# Type of bale tie...



## downtownjr (Apr 8, 2008)

What do you use...wire, sisal twine, or synthetic twine? Make your selection above....thanks!


----------



## JD4755 (Apr 17, 2008)

Black gold/bridon WR-350, 4000'


----------



## greenacres (Jun 5, 2008)

orange line 350-4000 and orange line 170-7200


----------



## chetlenox (Jun 5, 2008)

Just cause I don't know, what's the difference between "sisal" and "synthetic"? I assume nobody actually uses "real" twine anymore, right?

Chet.


----------



## JD4755 (Apr 17, 2008)

I think sisal tine is made of natural fibers, vs synthetic is polypropolyne (sp)..which is just a fancy name for a type of plastic i believe


----------



## OhioHay (Jun 4, 2008)

9000 sisal on the small squares and 20000 plastic on the round bales


----------



## 4020man (Jun 21, 2008)

Lincon Brand 7200 sisal


----------



## jd6400 (Jun 3, 2008)

Was using 9000 sisal, changed to 7200 plastic and still having problems. Wanted the plastic due to the strain from the accumulater, got another "expert" bale guy from NH coming out next time we bale,god this weather sucks!


----------



## greenacres (Jun 5, 2008)

chet
sisal is hemp or the old twine


----------



## greenacres (Jun 5, 2008)

what trouble are you having


----------



## jd6400 (Jun 3, 2008)

The baler will hang a loop on the billhook and not swipe it off. We put the plastic billhooks on it and it worked fine on 5 or 6 hundred bales then started the other day doing the same thing on one in 10 bales. I`ve had 3 experts look at it, I`m down to the last NH dealer thats halfway close.

It would do that with sisal on every 2 or 300 bales and I lived with it last yr.Picture having to push 6 bales out of the accumulater chamber every 10 bales!

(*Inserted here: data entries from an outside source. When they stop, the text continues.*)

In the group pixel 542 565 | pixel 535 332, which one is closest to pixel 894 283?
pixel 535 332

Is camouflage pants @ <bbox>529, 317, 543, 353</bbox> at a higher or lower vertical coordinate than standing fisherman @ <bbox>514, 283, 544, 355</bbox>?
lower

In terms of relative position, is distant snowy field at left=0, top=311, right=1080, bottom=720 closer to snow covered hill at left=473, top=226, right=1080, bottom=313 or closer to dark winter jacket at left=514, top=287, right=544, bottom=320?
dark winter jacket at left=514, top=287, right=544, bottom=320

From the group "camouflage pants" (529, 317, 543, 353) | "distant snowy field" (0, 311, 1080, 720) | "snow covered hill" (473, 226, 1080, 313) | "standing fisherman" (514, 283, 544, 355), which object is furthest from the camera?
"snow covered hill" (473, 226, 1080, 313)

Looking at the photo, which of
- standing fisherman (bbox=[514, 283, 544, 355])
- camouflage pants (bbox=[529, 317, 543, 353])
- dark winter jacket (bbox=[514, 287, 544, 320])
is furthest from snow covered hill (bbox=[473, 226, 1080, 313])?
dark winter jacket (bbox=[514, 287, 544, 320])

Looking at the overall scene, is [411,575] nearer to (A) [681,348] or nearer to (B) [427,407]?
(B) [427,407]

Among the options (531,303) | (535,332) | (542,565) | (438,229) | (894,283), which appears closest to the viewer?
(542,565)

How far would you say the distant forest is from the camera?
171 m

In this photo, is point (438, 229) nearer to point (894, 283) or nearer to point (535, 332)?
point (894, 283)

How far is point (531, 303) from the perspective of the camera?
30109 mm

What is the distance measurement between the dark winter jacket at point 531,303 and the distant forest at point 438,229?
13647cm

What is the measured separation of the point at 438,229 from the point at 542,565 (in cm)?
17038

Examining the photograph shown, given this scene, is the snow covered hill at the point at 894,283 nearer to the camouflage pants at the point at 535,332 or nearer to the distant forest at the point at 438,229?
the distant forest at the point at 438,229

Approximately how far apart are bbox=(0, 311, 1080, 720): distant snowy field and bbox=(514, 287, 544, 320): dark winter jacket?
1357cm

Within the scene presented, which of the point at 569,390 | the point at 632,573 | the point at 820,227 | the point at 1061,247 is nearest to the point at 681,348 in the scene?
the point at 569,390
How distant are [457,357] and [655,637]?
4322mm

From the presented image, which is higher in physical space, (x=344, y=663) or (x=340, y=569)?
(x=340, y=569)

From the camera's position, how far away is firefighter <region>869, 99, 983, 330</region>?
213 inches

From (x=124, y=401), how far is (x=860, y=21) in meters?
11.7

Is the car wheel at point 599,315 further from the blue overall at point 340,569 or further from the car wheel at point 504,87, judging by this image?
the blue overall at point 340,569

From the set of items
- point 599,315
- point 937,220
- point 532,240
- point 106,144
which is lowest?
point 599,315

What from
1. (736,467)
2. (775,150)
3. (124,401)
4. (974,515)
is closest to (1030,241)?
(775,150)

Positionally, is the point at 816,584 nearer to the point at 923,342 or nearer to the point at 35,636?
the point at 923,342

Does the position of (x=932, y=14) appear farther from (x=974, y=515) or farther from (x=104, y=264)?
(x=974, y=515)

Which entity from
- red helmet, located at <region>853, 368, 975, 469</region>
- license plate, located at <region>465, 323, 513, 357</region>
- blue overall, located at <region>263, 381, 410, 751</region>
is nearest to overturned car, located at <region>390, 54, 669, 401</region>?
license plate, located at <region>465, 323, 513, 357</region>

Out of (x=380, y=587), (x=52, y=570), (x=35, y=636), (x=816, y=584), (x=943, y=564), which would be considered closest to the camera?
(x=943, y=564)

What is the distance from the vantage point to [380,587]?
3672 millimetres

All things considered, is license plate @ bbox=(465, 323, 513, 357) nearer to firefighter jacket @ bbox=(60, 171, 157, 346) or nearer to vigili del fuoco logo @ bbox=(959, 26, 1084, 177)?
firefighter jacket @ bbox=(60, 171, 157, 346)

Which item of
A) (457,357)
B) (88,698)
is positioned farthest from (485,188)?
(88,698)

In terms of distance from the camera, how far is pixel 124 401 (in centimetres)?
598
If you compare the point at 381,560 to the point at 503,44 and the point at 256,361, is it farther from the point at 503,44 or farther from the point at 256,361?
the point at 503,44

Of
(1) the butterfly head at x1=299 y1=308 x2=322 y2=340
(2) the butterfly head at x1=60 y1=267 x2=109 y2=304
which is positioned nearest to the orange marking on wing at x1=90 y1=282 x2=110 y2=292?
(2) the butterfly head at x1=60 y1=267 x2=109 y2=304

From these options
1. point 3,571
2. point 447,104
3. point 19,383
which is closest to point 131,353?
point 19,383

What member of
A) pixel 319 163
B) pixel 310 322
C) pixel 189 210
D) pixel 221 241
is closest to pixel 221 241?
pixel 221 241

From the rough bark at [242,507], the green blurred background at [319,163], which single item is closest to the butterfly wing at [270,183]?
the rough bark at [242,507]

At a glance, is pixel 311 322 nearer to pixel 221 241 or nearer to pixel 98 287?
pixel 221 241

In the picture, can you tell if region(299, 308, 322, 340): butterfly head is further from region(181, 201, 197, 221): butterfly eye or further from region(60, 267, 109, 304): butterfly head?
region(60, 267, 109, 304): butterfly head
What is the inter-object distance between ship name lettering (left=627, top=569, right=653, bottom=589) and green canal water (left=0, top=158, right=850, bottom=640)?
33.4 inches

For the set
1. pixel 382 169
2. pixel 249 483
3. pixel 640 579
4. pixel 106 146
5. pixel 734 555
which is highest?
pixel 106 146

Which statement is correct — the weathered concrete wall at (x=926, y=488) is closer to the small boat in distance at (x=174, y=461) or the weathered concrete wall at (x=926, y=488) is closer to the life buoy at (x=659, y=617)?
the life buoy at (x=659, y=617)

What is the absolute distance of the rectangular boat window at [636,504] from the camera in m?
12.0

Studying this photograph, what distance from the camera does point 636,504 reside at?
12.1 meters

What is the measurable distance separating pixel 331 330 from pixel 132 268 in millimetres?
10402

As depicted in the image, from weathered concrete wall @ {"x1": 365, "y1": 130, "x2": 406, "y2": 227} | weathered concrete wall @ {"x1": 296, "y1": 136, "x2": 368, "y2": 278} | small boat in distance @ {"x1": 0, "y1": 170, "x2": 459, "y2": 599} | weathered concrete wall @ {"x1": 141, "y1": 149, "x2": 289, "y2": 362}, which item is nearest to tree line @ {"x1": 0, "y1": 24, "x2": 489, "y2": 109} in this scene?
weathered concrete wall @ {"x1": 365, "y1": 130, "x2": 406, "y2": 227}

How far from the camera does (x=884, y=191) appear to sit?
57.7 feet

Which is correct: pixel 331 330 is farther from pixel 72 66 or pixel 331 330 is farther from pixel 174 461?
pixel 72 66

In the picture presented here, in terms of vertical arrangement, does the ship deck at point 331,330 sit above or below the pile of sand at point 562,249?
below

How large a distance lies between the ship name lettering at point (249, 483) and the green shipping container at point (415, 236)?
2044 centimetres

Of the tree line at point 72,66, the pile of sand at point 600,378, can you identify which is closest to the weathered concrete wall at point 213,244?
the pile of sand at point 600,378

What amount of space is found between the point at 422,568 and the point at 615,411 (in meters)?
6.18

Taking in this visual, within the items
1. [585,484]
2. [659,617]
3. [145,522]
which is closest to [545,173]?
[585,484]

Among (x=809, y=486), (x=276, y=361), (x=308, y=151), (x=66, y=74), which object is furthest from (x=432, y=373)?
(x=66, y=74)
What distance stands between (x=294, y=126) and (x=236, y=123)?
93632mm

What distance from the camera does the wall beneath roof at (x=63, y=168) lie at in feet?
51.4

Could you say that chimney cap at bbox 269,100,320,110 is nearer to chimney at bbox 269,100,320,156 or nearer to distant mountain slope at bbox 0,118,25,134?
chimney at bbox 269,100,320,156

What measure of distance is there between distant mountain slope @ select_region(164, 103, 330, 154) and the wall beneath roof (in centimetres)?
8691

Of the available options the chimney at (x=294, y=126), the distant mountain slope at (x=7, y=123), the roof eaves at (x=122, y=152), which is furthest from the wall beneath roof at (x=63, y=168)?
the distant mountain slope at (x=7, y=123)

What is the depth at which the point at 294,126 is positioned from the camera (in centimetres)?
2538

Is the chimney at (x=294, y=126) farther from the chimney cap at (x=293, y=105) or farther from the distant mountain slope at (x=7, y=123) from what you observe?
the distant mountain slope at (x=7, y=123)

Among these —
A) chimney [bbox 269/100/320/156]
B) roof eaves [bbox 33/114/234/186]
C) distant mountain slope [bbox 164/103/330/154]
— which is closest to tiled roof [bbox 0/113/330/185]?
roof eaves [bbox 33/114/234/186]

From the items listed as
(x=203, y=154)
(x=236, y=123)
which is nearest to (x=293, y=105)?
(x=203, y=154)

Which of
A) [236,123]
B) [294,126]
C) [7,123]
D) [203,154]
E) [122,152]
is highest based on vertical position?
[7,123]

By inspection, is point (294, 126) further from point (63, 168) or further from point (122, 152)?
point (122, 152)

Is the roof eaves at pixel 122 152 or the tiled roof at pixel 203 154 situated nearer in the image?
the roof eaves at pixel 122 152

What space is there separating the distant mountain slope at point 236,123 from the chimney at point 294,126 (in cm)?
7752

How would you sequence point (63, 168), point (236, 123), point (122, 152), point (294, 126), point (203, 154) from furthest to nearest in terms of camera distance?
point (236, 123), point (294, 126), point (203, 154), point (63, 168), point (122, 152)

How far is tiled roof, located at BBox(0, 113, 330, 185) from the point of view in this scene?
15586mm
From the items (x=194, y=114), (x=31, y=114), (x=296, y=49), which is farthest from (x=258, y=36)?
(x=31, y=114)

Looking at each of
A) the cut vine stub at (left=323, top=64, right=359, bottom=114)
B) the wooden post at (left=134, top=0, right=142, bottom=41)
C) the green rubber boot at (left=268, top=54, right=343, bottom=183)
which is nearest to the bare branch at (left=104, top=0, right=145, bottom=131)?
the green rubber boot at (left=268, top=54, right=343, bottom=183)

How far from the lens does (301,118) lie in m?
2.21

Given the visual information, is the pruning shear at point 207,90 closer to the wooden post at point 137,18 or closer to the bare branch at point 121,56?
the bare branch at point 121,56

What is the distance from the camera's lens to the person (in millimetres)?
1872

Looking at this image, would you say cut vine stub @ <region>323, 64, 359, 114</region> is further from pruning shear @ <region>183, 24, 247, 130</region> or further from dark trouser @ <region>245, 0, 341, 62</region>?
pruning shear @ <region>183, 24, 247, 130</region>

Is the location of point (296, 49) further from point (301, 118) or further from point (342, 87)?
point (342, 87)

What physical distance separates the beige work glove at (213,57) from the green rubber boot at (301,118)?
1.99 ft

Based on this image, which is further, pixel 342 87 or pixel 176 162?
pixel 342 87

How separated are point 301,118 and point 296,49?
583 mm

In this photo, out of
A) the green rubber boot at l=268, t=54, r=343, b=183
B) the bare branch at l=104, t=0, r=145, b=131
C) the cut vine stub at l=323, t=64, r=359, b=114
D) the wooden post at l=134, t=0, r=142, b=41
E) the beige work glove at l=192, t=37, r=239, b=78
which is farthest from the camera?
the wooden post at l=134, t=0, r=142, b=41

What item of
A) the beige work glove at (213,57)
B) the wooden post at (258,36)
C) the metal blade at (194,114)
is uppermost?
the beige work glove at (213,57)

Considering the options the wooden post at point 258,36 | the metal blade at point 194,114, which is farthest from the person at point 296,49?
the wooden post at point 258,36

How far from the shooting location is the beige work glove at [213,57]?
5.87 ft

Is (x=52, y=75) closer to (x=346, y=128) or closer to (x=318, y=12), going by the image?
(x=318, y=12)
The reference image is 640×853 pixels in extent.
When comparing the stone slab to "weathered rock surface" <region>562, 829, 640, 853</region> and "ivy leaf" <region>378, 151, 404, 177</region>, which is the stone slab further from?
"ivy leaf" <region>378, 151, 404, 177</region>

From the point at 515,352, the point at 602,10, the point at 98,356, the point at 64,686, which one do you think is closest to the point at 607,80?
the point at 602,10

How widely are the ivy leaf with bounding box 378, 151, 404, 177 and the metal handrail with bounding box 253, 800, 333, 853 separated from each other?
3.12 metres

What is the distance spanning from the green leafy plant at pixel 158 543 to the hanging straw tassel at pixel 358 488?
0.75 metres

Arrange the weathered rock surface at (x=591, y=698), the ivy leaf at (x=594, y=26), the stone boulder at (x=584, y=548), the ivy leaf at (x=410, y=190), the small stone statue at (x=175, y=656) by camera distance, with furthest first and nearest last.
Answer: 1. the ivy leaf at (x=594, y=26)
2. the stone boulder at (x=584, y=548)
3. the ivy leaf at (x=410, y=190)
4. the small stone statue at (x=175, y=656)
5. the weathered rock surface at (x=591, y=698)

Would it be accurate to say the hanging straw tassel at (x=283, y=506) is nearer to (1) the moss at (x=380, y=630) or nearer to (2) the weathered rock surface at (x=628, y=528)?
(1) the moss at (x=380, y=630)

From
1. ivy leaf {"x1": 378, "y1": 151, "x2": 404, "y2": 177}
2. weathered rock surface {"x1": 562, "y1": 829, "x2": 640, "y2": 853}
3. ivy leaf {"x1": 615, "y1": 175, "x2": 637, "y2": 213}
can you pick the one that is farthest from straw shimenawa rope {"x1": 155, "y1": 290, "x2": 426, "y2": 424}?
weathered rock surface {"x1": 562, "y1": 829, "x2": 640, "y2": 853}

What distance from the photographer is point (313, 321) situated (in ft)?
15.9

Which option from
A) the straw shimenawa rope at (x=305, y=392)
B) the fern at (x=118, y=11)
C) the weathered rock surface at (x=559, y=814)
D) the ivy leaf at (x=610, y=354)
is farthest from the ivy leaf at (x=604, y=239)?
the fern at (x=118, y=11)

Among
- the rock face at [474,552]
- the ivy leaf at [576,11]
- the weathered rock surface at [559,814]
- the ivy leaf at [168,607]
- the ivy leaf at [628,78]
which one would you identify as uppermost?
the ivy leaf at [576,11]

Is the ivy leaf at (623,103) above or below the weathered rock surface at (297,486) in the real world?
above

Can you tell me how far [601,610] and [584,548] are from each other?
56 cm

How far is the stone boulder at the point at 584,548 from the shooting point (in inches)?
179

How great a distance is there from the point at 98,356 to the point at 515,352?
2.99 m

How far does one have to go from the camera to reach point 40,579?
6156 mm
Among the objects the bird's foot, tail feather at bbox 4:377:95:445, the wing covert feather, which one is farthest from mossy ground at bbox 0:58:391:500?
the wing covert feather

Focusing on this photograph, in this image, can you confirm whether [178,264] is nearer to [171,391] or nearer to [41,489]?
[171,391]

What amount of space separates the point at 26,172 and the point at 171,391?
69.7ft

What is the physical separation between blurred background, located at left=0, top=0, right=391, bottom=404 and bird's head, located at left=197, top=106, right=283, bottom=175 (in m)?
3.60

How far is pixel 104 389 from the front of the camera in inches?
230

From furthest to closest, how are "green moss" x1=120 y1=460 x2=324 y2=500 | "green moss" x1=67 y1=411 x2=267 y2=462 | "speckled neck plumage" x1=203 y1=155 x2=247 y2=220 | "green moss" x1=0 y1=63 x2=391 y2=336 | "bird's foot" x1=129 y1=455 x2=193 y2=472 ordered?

I`m about done with this baler and system!!!! Have been doing a lot of round bales cause I can`t trust the NH. By the way this baler was brand spankin new last yr and has had about 20,000 bales through it. I wish I`d kept my 315.


----------



## greenacres (Jun 5, 2008)

don't know about the plastic billhooks haven't seen them, try loosing the tension on the billhooks a quarter turn at a time, make sure the twine arm is dragging lightly across the billhook to kick the knot off, what twine are you using? also check to make sure you haven't half sheared a pin on the billhook.
also is this happening on both knotters? if it is change both billhook springs and reset them to specs, and make sure it is inches and not metric dims.
I take it this is a NH 570 or 575 07 model?


----------



## OhioHay (Jun 4, 2008)

We use 9000 sisal with our Kuhns accumulators and get along just fine. With Case IH 8530 balers we probably have a twine hang up once or twice a day per baler. We started spraying our bill hooks with WD40 before we start each day and then once or twice during baling after that and it seemed to help alot. and yes, this weather really does stink. Mowed in the rain monday, cloudy tuesday...tedded twice, cloudy morning today and then good sun. Got started about 3:00 finally dry enough and rained out by 5:45.


----------



## greenacres (Jun 5, 2008)

also check your knife make sure it is straight not grooved maybe replace them they are not very expensive I changed mine every 15 to 20000 they may look good but they can dull fast some of this plastic can dull a knife fast.
When you say loop do you mean knot or a single loop? also check out the needles home position and tie position then check fore and aft position of the needles and knotter. I went through this with a big sq baler for twelve years before I bought a hesston.


----------



## haymaker 515 (Jul 12, 2008)

used to use 6500/240 switched to 8500/245 i really like the bigger boxes


----------